Why on earth would I be hostile to you?

It takes about 6 months or so of bashing and/or trolling to get me riled enough to be hostile. (Then it is tough to get me to stop.)

But you haven't even done one day.

Michael,

Thankyou very much. Some people consider my criticism of some of Rand's pronouncements to be "bashing" (I got kicked off Objectivism Online (aka Rationalist Randroid Central) for that), and also for my criticism of some aspects of her character (which are understandable, given the lonely, isolated battle of ideas she thought, nonetheless these aspects should not be airbrushed in an orgy of philosopher necro-worship). Obviously you are levelheaded enough to differentiate between the philosophy and the philosopher.

Also, I do have some disagreements with Barbara. But I accept PAR is accurate and personally I found it a beautiful, touching, and remarkably understanding book. I do not think blaming Barbara for "defiling Our Lady" (which I don't think PAR did, it did not make out Rand as some demented demon, it simply showed how such great genius is often tortured and loathed.
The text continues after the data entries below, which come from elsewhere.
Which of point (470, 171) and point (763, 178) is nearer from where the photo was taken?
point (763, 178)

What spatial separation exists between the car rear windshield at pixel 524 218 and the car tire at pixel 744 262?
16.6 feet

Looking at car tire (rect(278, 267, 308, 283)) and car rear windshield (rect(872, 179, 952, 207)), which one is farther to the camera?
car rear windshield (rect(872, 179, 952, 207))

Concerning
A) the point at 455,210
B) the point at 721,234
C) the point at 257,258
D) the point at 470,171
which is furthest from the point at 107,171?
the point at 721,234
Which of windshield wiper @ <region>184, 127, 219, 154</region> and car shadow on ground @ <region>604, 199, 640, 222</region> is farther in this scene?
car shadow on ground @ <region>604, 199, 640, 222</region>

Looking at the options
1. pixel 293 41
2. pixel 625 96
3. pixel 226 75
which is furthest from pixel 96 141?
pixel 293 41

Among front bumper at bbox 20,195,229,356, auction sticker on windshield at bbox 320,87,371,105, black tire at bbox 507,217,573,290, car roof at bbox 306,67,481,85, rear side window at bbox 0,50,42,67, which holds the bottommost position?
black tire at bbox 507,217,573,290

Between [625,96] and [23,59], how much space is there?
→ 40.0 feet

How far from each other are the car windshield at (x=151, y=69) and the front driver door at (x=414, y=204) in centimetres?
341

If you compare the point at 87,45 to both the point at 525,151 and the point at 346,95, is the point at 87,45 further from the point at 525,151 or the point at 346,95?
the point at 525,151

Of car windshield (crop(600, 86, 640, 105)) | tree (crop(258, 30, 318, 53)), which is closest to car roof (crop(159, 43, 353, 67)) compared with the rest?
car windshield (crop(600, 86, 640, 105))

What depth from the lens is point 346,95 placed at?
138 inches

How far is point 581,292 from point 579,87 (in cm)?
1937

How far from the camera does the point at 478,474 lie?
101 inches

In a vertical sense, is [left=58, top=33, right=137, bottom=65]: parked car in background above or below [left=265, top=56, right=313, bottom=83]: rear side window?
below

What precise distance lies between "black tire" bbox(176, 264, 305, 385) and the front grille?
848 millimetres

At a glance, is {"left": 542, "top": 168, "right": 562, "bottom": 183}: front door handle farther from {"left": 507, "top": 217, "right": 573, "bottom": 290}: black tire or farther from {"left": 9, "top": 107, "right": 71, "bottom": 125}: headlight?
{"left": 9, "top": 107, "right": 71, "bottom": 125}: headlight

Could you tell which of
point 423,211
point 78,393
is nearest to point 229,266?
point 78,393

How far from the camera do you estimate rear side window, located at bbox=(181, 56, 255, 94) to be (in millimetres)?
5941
After all, the man who discovered fire "was probably burned at the stake he taught his brothers to light." Why do people have such a propensity to kill their saviors?) is either rational or useful. I dont need a flawless Ayn Rand to admire or hero-worship. I just need to look in a mirror to see something I can admire :)

But no, seriously, Im glad you are one of the sane and levelheaded.